Stick with what you have. Your male shouldn't need grain or much grain.


----------



## GoatCrazy01 (Feb 14, 2016)

My male doesn't get any grain. Just a lot of good quality grass hay.


----------



## GoatCrazy01 (Feb 14, 2016)

I am also debating on mixing my own feed (eventually for almost all of our animals) because it is usually cheaper and you know exactly what your animals are eating.


----------



## Baphomet (Jun 15, 2013)

It is not cheaper to mill your own feed. I priced it out thinking I would buy my own home grain grinder and save a ton. It cost more to buy each ingredient and mill it myself than to buy it already made! 

And then there was the time to track down the harder to find ingredients and actually do the milling. I called the mill I use and he explained that there was no way a little guy like me could get the grains at the prices he buys it for.


----------



## wndngrvr (Dec 10, 2011)

I like to see real grain in their food just like when I buy for my household I don't want a bunch of ingredients in things that I don't recognize as food. I have good luck with wet cob and add a little calf manna and BOSS to it. They look good, stay nice and shiny and give me good milk. In the past I tried a couple of goat foods -they wouldn't touch them , same with alfalfa pellets. Do not want. Mine will also only eat their regular brand of cob. Spoiled.


----------



## SalteyLove (Jun 18, 2011)

Does anybody have a photo of the tag of the Kalmbach Game Plan Milk & Meat?

Our local grain mill is closing next week and I'm exploring new options. 
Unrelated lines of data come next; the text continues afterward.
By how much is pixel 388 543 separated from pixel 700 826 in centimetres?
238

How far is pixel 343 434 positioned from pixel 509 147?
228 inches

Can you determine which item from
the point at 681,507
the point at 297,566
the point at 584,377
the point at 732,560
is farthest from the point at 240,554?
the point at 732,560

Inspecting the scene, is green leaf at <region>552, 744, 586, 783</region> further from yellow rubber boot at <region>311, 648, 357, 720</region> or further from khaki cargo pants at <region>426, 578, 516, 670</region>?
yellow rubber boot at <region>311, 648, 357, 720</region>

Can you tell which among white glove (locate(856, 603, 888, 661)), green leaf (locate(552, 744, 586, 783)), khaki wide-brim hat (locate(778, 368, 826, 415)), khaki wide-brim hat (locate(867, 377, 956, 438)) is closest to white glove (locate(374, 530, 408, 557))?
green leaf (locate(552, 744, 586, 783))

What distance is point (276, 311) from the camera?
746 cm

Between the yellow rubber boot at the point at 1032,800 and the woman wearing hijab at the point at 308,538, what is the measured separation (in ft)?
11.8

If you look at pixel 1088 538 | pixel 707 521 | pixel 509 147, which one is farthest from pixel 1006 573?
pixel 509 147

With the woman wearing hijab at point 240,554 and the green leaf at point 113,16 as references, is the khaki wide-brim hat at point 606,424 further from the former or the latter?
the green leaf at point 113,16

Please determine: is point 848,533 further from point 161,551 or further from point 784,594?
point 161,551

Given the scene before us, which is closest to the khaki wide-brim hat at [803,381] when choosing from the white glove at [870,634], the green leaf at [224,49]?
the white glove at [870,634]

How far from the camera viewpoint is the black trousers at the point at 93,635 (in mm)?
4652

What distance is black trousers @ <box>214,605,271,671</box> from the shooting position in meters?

Also, what is the price in your area?


----------



## Dayna (Aug 16, 2012)

Let me look through my photos. I might.


----------



## GoatCrazy01 (Feb 14, 2016)

It's $16 at our local feed store. Great feed! I have used it ever since I got my first goats (that was what they were on) and never had a problem. We also use Kalmbach feeds for all of our other animals.

Here's a link to all of the info on it, no pic though.

http://www.kalmbachfeeds.com/shopping/goat/6016GT.aspx


----------



## goatblessings (Jan 6, 2015)

Funny - I was thinking of switching to Kalmbach - until I noticed on the tag on the bag that an ingredient is Animal Fat. I was looking at the 16% Dairy


----------



## SalteyLove (Jun 18, 2011)

Drives me batty when they don't list the ingredients on their website!


----------



## Suzanne_Tyler (Jul 19, 2014)

^^Yeah, I know!! Pretty much no animal products online have ingredients listed.


----------